§ PROBLEM REQUIREMENTS: Pull out each line of the items below that contains the word "thing".

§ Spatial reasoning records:

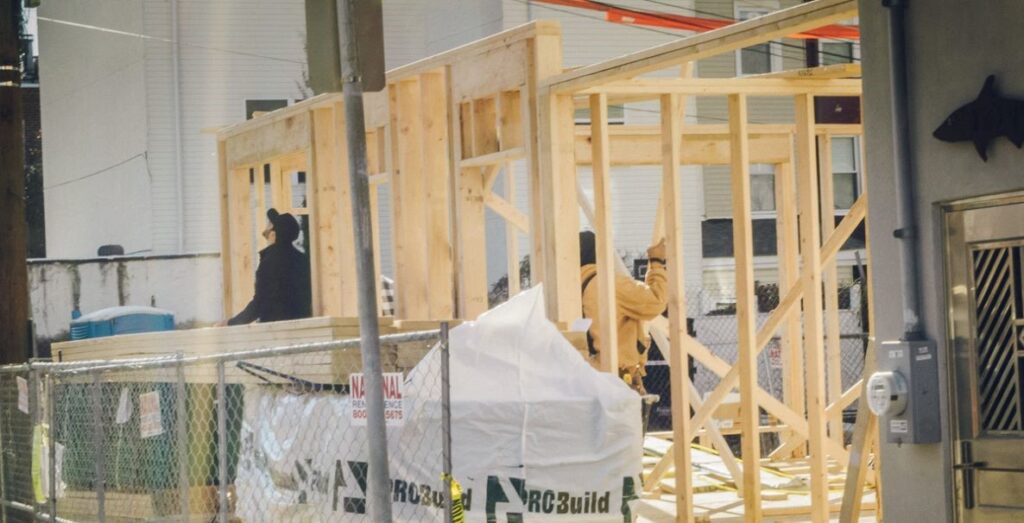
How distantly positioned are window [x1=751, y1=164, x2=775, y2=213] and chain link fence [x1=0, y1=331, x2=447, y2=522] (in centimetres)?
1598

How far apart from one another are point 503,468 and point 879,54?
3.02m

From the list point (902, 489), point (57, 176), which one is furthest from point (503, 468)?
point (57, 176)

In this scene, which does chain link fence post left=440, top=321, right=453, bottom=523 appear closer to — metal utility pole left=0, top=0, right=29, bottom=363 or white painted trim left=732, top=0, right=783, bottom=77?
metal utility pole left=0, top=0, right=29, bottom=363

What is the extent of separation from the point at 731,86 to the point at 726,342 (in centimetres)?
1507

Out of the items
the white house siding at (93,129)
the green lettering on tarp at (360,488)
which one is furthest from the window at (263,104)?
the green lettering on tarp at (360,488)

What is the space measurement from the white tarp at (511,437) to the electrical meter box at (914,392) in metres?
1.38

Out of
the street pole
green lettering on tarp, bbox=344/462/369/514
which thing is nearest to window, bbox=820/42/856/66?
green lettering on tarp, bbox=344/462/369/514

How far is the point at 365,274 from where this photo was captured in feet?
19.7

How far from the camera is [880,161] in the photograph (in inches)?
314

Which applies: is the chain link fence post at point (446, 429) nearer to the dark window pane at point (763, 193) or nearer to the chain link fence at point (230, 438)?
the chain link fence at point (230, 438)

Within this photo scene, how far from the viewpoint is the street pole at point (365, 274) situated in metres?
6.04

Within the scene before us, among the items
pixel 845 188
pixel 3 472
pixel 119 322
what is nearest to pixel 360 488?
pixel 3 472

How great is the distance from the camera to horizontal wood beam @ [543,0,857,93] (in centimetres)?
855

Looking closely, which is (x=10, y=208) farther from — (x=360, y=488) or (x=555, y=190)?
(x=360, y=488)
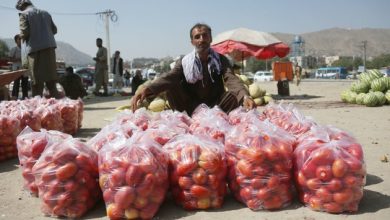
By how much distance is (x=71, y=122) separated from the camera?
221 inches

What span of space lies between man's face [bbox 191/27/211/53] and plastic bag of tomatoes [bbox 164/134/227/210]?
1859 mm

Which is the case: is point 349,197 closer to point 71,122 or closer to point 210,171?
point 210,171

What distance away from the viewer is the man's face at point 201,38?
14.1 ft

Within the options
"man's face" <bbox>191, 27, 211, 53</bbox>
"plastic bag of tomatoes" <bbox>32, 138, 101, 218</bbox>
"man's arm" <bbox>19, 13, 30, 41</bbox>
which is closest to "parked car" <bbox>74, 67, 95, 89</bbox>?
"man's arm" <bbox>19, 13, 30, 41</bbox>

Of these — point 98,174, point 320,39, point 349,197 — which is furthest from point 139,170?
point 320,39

---

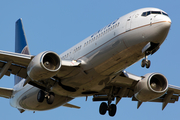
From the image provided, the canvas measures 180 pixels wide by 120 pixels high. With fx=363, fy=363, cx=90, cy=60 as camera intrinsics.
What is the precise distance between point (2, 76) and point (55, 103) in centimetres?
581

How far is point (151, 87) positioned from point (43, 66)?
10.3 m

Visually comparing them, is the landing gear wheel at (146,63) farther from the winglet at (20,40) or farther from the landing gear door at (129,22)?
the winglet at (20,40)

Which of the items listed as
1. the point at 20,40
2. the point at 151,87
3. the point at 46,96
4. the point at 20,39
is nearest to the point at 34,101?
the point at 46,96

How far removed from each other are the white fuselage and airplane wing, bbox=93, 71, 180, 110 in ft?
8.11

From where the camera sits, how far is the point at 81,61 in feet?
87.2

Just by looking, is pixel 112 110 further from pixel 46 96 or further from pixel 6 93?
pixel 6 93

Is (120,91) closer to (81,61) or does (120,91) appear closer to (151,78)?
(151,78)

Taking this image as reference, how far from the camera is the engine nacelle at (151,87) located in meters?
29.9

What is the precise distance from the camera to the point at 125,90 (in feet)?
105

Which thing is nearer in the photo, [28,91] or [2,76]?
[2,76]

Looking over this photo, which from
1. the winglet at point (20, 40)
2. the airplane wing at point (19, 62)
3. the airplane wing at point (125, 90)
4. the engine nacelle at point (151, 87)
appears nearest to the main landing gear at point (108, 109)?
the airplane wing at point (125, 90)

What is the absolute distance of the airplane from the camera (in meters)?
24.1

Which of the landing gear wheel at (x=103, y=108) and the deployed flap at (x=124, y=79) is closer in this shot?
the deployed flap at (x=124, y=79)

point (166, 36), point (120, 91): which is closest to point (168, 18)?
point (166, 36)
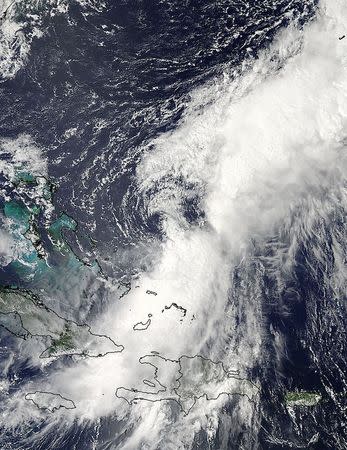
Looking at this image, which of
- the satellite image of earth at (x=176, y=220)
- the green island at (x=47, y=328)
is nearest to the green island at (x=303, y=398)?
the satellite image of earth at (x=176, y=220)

§ OUTPUT OF THE TASK:
which thing is nearest to window, bbox=820/42/856/66?
Which thing is nearer in the photo, [28,91] or [2,76]?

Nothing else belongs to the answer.